Text excerpt ->
========

Internal intelligence agency of Ghana

The National Intelligence Bureau (NIB), formally known as Bureau of National Investigations (BNI), is the internal intelligence agency of Ghana. The NIB is an integral part of the National Security Council which oversees matters of the counterintelligence and internal security of Ghana. The NIB has investigative jurisdiction to arrest or detain and interrogate over a wide range of criminal offenses.

Among the duties of the National Intelligence Bureau are dealing with organized crime and financial crime, espionage, sabotage, terrorism, hijacking, piracy, drug trafficking and providing intelligence to counter threats to Ghana's national security and also perform such other functions as may be directed by the President or the council. The BNI is legally a creature of, The Security and Intelligence Agencies Act (Act 526) 1996, having been continued in existence by Section 10 of that Act. The NIB has undisclosed offices in all the sixteen regions of Ghana . In November 2020 the name was officially changed to the National Intelligence Bureau.

========

Stored data ->
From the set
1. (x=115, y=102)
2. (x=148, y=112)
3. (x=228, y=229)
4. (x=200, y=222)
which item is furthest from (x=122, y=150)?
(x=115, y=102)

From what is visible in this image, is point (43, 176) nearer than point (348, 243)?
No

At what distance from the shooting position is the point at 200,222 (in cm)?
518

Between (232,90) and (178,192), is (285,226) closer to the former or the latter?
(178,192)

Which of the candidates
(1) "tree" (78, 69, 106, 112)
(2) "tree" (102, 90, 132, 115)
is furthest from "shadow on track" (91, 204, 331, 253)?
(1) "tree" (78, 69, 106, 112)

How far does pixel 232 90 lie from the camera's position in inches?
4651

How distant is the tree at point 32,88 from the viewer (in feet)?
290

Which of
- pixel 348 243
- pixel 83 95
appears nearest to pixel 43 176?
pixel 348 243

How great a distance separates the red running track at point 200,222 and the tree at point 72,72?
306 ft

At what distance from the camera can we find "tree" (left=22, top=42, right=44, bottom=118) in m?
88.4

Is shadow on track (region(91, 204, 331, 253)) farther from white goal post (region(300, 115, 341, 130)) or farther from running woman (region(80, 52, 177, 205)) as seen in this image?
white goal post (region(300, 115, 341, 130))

========

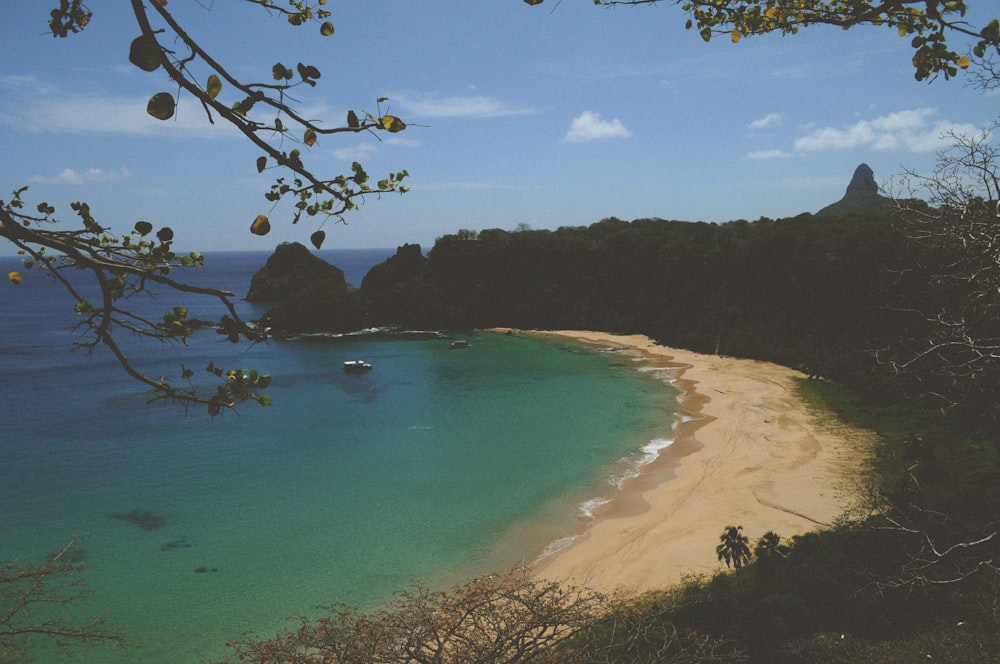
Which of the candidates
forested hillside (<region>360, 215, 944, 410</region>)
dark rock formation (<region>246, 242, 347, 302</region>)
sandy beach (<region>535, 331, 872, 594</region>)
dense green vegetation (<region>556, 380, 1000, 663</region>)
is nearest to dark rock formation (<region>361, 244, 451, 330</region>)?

========

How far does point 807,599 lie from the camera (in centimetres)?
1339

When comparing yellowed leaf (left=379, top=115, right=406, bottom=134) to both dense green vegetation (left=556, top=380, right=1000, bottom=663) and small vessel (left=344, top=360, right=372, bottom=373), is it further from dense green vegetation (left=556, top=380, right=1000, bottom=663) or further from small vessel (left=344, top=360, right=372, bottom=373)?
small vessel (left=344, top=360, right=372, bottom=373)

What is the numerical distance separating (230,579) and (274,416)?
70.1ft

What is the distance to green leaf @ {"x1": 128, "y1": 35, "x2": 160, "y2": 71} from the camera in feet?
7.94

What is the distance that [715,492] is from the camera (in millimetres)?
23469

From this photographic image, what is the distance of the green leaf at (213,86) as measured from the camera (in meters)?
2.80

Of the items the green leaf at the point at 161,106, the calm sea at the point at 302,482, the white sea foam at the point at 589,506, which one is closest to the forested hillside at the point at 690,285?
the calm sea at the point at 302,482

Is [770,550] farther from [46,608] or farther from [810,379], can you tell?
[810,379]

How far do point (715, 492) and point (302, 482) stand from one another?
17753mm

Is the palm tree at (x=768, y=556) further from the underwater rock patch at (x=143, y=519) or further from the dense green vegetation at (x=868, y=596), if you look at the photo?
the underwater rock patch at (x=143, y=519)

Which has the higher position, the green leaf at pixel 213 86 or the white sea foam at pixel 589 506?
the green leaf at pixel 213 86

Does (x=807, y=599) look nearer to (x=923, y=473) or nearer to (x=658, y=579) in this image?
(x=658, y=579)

========

List of tasks ->
a – From the text about Ghana's National Intelligence Bureau, copy the passage from "Among the duties" up to and including "National Intelligence Bureau.".
b – According to the text about Ghana's National Intelligence Bureau, in how many of Ghana's regions does the NIB have undisclosed offices?
c – Condense the paragraph of the text about Ghana's National Intelligence Bureau that begins "Among the duties of the National Intelligence Bureau" into a bulleted list that keeps its main facts.

Answers per task ->
a –
Among the duties of the National Intelligence Bureau are dealing with organized crime and financial crime, espionage, sabotage, terrorism, hijacking, piracy, drug trafficking and providing intelligence to counter threats to Ghana's national security and also perform such other functions as may be directed by the President or the council. The BNI is legally a creature of, The Security and Intelligence Agencies Act (Act 526) 1996, having been continued in existence by Section 10 of that Act. The NIB has undisclosed offices in all the sixteen regions of Ghana . In November 2020 the name was officially changed to the National Intelligence Bureau.

b – All sixteen regions.

c –
- Duties: organized and financial crime, espionage, sabotage, terrorism, hijacking, piracy, drug trafficking, and providing intelligence to counter threats to Ghana's national security.
- Also performs other functions as directed by the President or the council.
- Legal basis: the Security and Intelligence Agencies Act (Act 526) 1996, whose Section 10 continued it in existence.
- Has undisclosed offices in all sixteen regions of Ghana.
- Officially renamed the National Intelligence Bureau in November 2020.